Korea’s form of ownership of its chaebol allows for fast and bold decision-making and secures long-term investment in a company. Korean companies have ascended to global ranks thanks to the merits of the country’s chaebol. Korean products from the chipmaking industry, smartphones and automobiles sustained the country’s economy based on the family-run chaebol system. This is because the country and people chose to see more advantages than disadvantages in the chaebol system and an economy revolving around large companies.

But there is a downside to family-run businesses. Executives choose to report to the chairman what they know will please his ears, often leading to wrong management decisions. The owners of two global shipping companies and three shipbuilding giants were content with rosy business reports delivered by executives. They did not bother to check on the figures that were reported to them. The executives, who are paid to run the business, preferred to hide the dark side and the business complexities that could cost them their job.

Management should be blamed most for ruining businesses. Executive groups were assigned and paid handsomely to run businesses on behalf of shareholders, both big and small. They are at the helm of the ship. They are responsible for reading changes in the business climate well ahead to navigate the ship through all possible conditions. Management at the shipping and shipbuilding companies should be found accountable for negligence in their duty. The first restructuring move is to replace the crew at the helm. A company cannot be rebuilt with the same management that ran it into the rocks in the first place.

Government officials and creditor groups have contributed to the mess through structural abnormalities. First of all, bureaucrats do not know how businesses work, or what the conditions are in any given industry. What matters to them is a promotion opportunity. A government official stays in a director-level or working-level supervisory position for two years at most. He or she cannot fully understand the industry in just a year or two.

And since working government officials lack expertise, they cannot draw up pre-emptive measures. Cozy relationships are inevitably established between supervisory bureaucrats and businesses dominating a sector. Nobel Prize-winning economist George Stigler called this “regulatory capture,” where a regulatory agency created to act in the public interest instead acts to advance the concerns of an interest group, the industry itself.

Government officials cannot easily sway the private sector if they perceive dangers. They must consider the interests of bondholders, market upsets and massive job losses should they allow large companies to become insolvent. Their jobs or promotions would be at stake if such disasters occur during their terms. Creditors are also pulled into the whirlpool. They may grumble but cannot be pardoned. They should have kept close watch on the credit portfolios of their corporate clients. They could complain of the tradition of revolving-door practices in state-run enterprises. Chief executive officer positions at bailed-out private companies are reserved for retirees from state-run banks like the Korea Development Bank and Export-Import Bank of Korea. Parachute appointments must be prohibited to prevent further corporate catastrophes like that befalling the shippers and shipbuilders.

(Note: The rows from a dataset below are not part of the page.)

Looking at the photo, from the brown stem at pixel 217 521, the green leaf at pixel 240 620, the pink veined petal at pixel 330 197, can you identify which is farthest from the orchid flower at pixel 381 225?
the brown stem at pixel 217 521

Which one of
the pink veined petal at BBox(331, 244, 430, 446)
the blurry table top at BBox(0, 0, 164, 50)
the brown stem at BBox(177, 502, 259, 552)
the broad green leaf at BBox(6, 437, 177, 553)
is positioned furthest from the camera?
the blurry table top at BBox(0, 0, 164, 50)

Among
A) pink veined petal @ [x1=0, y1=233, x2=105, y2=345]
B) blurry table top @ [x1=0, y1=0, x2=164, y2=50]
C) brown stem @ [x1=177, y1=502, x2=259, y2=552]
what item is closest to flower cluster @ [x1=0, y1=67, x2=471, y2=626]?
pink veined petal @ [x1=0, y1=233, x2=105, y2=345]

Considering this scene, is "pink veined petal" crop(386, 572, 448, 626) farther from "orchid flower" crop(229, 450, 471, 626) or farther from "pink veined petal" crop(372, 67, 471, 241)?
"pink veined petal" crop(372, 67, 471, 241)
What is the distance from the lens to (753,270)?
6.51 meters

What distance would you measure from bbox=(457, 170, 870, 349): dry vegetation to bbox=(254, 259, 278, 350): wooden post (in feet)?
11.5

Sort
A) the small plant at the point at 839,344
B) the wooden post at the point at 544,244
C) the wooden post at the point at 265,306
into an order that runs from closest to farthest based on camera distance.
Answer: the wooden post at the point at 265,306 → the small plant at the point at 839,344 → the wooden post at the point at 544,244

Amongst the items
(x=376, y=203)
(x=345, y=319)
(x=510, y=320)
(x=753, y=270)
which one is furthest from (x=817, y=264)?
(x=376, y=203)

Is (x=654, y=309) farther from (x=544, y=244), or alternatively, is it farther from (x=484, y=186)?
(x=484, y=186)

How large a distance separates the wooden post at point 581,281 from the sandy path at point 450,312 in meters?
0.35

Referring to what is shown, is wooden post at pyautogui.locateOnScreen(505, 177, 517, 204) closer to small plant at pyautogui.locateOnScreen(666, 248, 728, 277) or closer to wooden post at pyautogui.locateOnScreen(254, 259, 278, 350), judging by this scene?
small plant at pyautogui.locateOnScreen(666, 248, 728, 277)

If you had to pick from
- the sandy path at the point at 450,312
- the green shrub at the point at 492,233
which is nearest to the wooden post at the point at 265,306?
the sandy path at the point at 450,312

The legislature should be responsible for better damage control. It is not easy to predict demand when market conditions are volatile. Shippers have run into financial squeezes by agreeing to long-term charter rates on a forecast of freight rate spikes. Creditors tried to restructure the shipping industry earlier, but legislators in the southern coastal region, which benefits from the shipping business, opposed the move.

The realignment of the two industries should start from an objective evaluation of the fundamental causes. They must be fixed. Executives must be replaced, and owners should share the burden. Legislators must step aside and let the market decide which and how many companies should be saved or go under. The government should only come up with measures to cushion the fallout. It should not bring in the central bank for further bailouts. Industrial restructuring cannot work without fixing the root causes.

JoongAng Ilbo, May 9, Page 28


*The author is an editorial writer for the JoongAng Ilbo.